Die Identitäre Bewegung ist auch schon auf dem Stuttgarter Schlossplatz zu finden gewesen.Foto: Lichtgut/Julian Rettig

Stuttgart - Die Identitäre Bewegung wird auf der Unvereinbarkeitsliste der AfD angeführt. Doch es gibt einen Zusatz, nach dem sich gemäß der Bundessatzung „der zuständige Landesvorstand“ nach einer Einzelfallprüfung mit zwei Dritteln seiner Mitglieder für eine Aufnahme entscheiden kann. So beschäftigt die AfD in ihren Fraktionen immer wieder Anhänger der Identitären.

Herr Speit, bisher galt die AfD als Partei, die vor allem von älteren Männern gewählt wird. In Brandenburg und Sachsen war die Wählerschaft deutlich jünger. Welche Rolle spielt die Identitäre Bewegung?

Zwar hat der Verein selbst nur 500 Mitglieder, aber sein Ziel ist es, Themen medial zu inszenieren und so den Diskurs zu beeinflussen. Die Identitären sind massiv in sozialen Medien präsent – jemand wie ihr führender Kopf Martin Sellner hat allein auf Youtube knapp 108 000 Abonnenten. Wie stark er seine Thesen verbreitet, kann ich regelmäßig bei Vorträgen oder Veranstaltungen auch im ländlichen Raum sehen. Einige Schüler kennen jeweils sehr genau die Argumentationslinien, die Videos, die Hip-Hop-Stars dieser Szene. Und auch die AfD ist im Netz stark präsent. Einen Dialog sucht die AfD hier mit dem politischen Gegner aber nicht. Sie baut stattdessen Echoblasen, in denen man einander gegenseitig befeuert. Kritische Stimmen sind dann gar nicht mehr wahrzunehmen.

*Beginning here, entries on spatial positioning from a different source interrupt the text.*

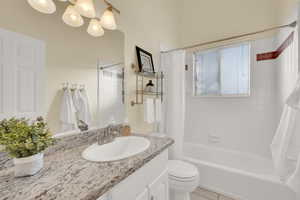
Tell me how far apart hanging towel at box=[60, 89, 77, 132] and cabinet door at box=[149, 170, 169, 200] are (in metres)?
0.71

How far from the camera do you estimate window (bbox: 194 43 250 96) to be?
7.61 ft

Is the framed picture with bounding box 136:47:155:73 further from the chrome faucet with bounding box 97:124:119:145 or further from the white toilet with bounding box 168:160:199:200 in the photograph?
the white toilet with bounding box 168:160:199:200

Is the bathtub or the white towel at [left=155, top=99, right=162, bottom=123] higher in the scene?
the white towel at [left=155, top=99, right=162, bottom=123]

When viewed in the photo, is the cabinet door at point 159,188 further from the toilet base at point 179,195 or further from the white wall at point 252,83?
the white wall at point 252,83

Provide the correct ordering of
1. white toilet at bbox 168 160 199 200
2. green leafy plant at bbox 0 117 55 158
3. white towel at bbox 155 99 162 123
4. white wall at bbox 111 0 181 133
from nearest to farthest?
green leafy plant at bbox 0 117 55 158 < white toilet at bbox 168 160 199 200 < white wall at bbox 111 0 181 133 < white towel at bbox 155 99 162 123

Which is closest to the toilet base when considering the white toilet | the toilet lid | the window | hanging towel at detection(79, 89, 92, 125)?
the white toilet

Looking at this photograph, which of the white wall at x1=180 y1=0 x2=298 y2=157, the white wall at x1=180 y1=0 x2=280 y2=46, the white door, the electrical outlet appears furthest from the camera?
the electrical outlet

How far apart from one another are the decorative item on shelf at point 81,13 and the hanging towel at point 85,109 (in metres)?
0.49

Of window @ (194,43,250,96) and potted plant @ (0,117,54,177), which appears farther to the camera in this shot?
window @ (194,43,250,96)

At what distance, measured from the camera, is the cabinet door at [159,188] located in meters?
0.94

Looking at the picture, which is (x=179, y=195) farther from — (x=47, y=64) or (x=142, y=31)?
(x=142, y=31)

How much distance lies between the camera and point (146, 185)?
2.89 feet

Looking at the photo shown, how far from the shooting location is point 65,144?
99cm

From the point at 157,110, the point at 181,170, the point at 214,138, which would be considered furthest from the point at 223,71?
the point at 181,170
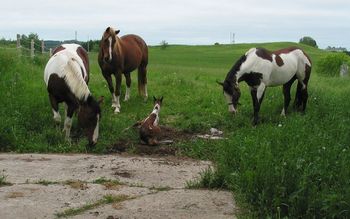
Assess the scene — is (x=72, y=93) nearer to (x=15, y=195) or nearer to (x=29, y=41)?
(x=15, y=195)

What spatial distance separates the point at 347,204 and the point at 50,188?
3346 mm

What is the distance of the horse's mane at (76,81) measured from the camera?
8516mm

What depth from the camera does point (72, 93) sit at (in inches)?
338

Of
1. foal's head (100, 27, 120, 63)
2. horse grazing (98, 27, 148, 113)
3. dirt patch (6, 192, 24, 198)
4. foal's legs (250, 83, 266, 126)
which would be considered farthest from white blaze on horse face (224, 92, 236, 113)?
dirt patch (6, 192, 24, 198)

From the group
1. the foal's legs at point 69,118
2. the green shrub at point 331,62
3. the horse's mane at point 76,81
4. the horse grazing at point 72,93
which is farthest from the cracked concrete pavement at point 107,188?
the green shrub at point 331,62

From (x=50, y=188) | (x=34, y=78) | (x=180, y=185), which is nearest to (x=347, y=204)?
(x=180, y=185)

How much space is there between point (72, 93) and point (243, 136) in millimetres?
3150

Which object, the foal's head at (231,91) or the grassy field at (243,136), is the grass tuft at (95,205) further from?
the foal's head at (231,91)

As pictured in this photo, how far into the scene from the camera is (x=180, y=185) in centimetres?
611

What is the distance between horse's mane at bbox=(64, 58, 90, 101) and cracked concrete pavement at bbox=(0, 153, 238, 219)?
1178mm

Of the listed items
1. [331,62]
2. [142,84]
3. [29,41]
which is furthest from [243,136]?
[331,62]

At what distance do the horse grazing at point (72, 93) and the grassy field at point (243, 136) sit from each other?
1.04ft

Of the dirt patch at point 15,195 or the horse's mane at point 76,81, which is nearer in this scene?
the dirt patch at point 15,195

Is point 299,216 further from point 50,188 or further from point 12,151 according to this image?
point 12,151
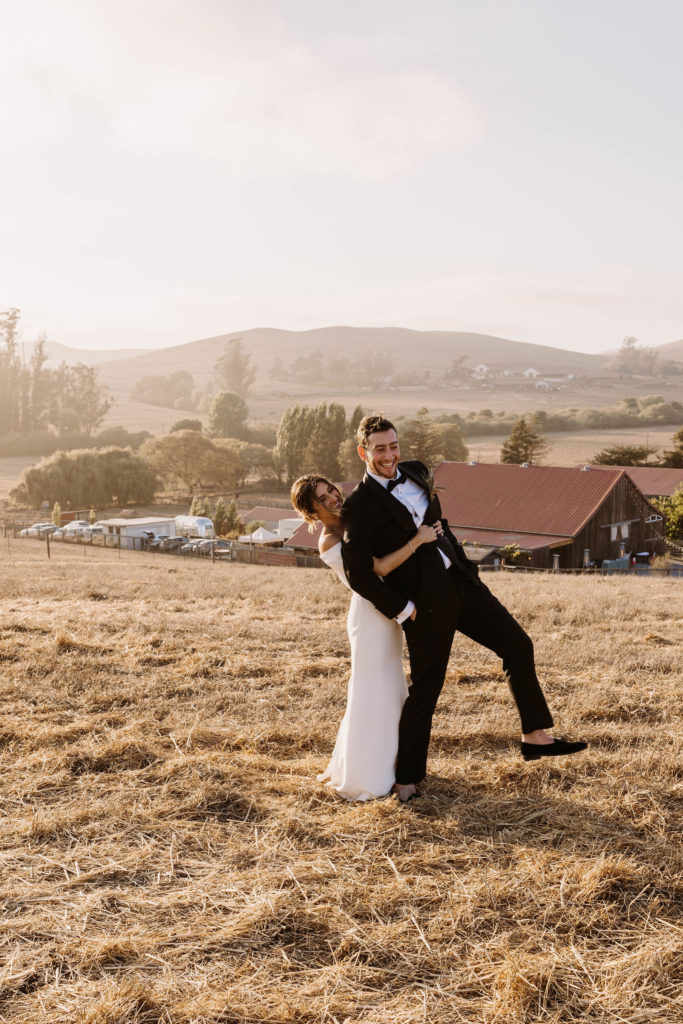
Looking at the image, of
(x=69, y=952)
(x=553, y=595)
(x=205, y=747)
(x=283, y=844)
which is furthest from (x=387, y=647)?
(x=553, y=595)

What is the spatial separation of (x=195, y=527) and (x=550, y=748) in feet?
163

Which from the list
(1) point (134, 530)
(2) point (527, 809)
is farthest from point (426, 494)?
(1) point (134, 530)

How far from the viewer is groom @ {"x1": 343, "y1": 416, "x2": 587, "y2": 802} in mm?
4688

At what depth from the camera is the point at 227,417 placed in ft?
413

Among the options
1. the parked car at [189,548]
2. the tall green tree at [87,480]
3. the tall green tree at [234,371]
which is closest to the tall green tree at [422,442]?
the tall green tree at [87,480]

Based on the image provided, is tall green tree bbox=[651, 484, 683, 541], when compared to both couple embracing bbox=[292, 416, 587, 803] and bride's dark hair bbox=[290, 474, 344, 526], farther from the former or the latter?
bride's dark hair bbox=[290, 474, 344, 526]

Wie sind die Identitäre Bewegung und das Netzwerk Ein Prozent mit der AfD verbunden?

Die Identitäre Bewegung wird auf der Unvereinbarkeitsliste der AfD angeführt. Doch es gibt einen Zusatz, nach dem sich gemäß der Bundessatzung „der zuständige Landesvorstand“ nach einer Einzelfallprüfung mit zwei Dritteln seiner Mitglieder für eine Aufnahme entscheiden kann. Die AfD beschäftigt so auch in ihren Fraktionen immer wieder Anhänger der Identitären. Wenn das öffentlich wird, heißt es etwa, der Mitarbeiter habe sich nur um Grafik gekümmert. Ein Prozent wurde von einem führenden AfD-Politiker mitinitiiert, der heute in Sachsen-Anhalt für die AfD im Landtag ist.

Was verbindet die AfD und die Identitäre Bewegung?

Die Nähe kommt aus der gemeinsamen Ideologie, die als völkisch-nationalistisch bezeichnet werden kann. Dafür ist nicht allein das Parteiprogramm entscheidend. Die führenden Köpfe teilen in ihren Positionen diese These vom sogenannten großen Austausch, also der Vorstellung, dass die Elite in Wirtschaft, Politik und Medien durch den Zuzug von „Fremden“ die „eigene Bevölkerung“ austauschen will. Beide teilen auch das Ziel einer sogenannten Rückführung von Migranten – und damit sind auch Menschen gemeint, die schon in den 1960er Jahren herkamen. Da argumentiert Martin Sellner wie Björn Höcke. Das Gutachten des Bundesamtes für Verfassungsschutz weist mehrfach darauf hin, dass die völkisch-nationalistische Ideologie dem Grundgesetz entgegensteht.

Der Verfassungsschutz bewertet die Identitären als rechtsextrem. Wie riskant ist die Nähe für die AfD?

Sie muss befürchten, als Partei insgesamt zum Verdachtsfall zu werden. Daher gibt es immer wieder mal Notbremsen. In Niedersachsen ist die Junge Alternative wegen zu großer Nähe zur Identitären Bewegung aufgelöst worden. Besonders interessant ist dabei: Trotz solcher Aktionen gibt es keine Kritik aus der Identitären Bewegung. Das ist ein Ausdruck des hohen politischen Bewusstseins beider Akteure. Sie sind sich dessen bewusst, dass sie auf unterschiedlichen Ebenen und mit unterschiedlichen Mitteln für dasselbe Ziel kämpfen. Sie sprechen selbst von Mosaikrechten: Jeder agiert einzeln, zusammen bilden sie aber ein Gesamtmosaik für den „Kulturkampf von rechts“.